===============================================================================
Support Vector Machines: Model Selection Using Cross-Validation and Grid-Search
===============================================================================

Please read the :doc:`svm` tutorial first to follow the SVM example.
However, the part on cross-validation and grid-search works of course
also for other classifiers.

The performance of your SVM classifier depends on the choice of the
regularization parameter :math:`C` and the kernel parameters.
For a standard radial Gaussian kernel

.. math ::
  k(x, z) = \exp(-\gamma \|x- z\|^2) = \exp( - \|x- z\|^2 / (2\sigma^2))

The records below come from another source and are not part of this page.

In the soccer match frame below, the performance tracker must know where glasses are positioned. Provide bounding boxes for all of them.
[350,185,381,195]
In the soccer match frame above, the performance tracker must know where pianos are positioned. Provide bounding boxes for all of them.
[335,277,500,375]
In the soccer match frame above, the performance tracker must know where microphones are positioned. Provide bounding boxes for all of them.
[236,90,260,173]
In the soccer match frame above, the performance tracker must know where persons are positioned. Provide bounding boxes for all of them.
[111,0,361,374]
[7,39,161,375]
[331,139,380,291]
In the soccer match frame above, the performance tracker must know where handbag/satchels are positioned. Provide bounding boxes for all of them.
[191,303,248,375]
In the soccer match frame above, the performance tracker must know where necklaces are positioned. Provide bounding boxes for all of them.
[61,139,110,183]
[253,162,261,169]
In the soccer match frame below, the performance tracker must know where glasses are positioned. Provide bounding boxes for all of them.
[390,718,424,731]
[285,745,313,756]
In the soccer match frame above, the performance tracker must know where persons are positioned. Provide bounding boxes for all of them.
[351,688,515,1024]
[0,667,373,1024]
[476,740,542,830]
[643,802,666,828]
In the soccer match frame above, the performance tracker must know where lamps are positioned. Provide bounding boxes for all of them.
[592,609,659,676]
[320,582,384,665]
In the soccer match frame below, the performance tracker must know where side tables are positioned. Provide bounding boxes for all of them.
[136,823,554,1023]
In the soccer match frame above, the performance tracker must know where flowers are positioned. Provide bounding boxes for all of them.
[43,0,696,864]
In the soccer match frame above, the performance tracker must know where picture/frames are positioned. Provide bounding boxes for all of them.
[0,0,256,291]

the bandwidth parameter :math:`\gamma` (or :math:`\sigma`) is the
only kernel parameter.  Adapting the "hyperparameters" is referred
to as SVM model selection.


The Shark library offers many algorithms for SVM model selection.
In this tutorial, we consider the most basic approach.



Cross-validation
----------------


Cross-validation (CV) is a standard technique for adjusting
hyperparameters of predictive models.  In K-fold CV, the available
data :math:`S` is partitioned into K subsets :math:`S_1,\dots,
S_K`. Each data point in :math:`S` is randomly assigned to one of the
subsets such that these are of almost equal size (i.e., :math:`\lfloor
|S|/K\rfloor \leq |S_i|\leq \lceil |S|/K\rceil`).  Further, we define
:math:`S_{\setminus i}=\bigcup_{j=1,\dots,K \wedge j\neq i} S_i` as
the union of all data points except those in :math:`S_i`.  For each
:math:`i=1,\dots,K`, an individual model is built by applying the
algorithm to the training data :math:`S_{\setminus i}`. This model is
then evaluated by means of a cost function using the test data in
:math:`S_i`. The average of the K outcomes of the model evaluations is
called *cross-validation (test) performance* or
*cross-validation (test) error* and is used a predictor of the
performance of the algorithm when applied to :math:`S`.  Typical
values for K are 5 and 10 [HastieTibshiraniFriedman-2008]_.

To choose :math:`C` and :math:`\gamma` using K-fold CV, we first split
the available data into K subsets.  Then we compute the CV error using
this split error for the SVM classifiers using different values for
:math:`C` and :math:`\gamma`.  Finally, we pick the :math:`C` and
:math:`\gamma` with the lowest CV error and use it for training an SVM
on the complete data set :math:`S`.



Jaakkola's heuristic
--------------------

Jaakkola's heuristic [JaakkolaDiekhausHaussler1999]_ provides a reasonable initial guess for the
bandwidth parameter :math:`\gamma` or :math:`\sigma` of a Gaussian
kernel. 

To estimate a good value for :math:`\sigma`, consider all pairs
consisting of an training input vector from the positive class and a
training input vector from the negative class.  Compute the difference
in input space between all pairs.  The median of these distances can
be used as a measure of scale and therefore as a guess for :math:`\sigma`.
More formally, compute

.. math ::
  G=\{  \|x_i - x_j\|\,|\, (x_i, y_i), (x_j,y_j)\in S \wedge y_i\neq y_j\}

based on your training data :math:`S`.
Then set  :math:`\sigma_{\text{Jaakkola}}` equal to the median of the values
in :math:`G`:

.. math ::
  \sigma_{\text{Jaakkola}} = \operatorname{median}(G)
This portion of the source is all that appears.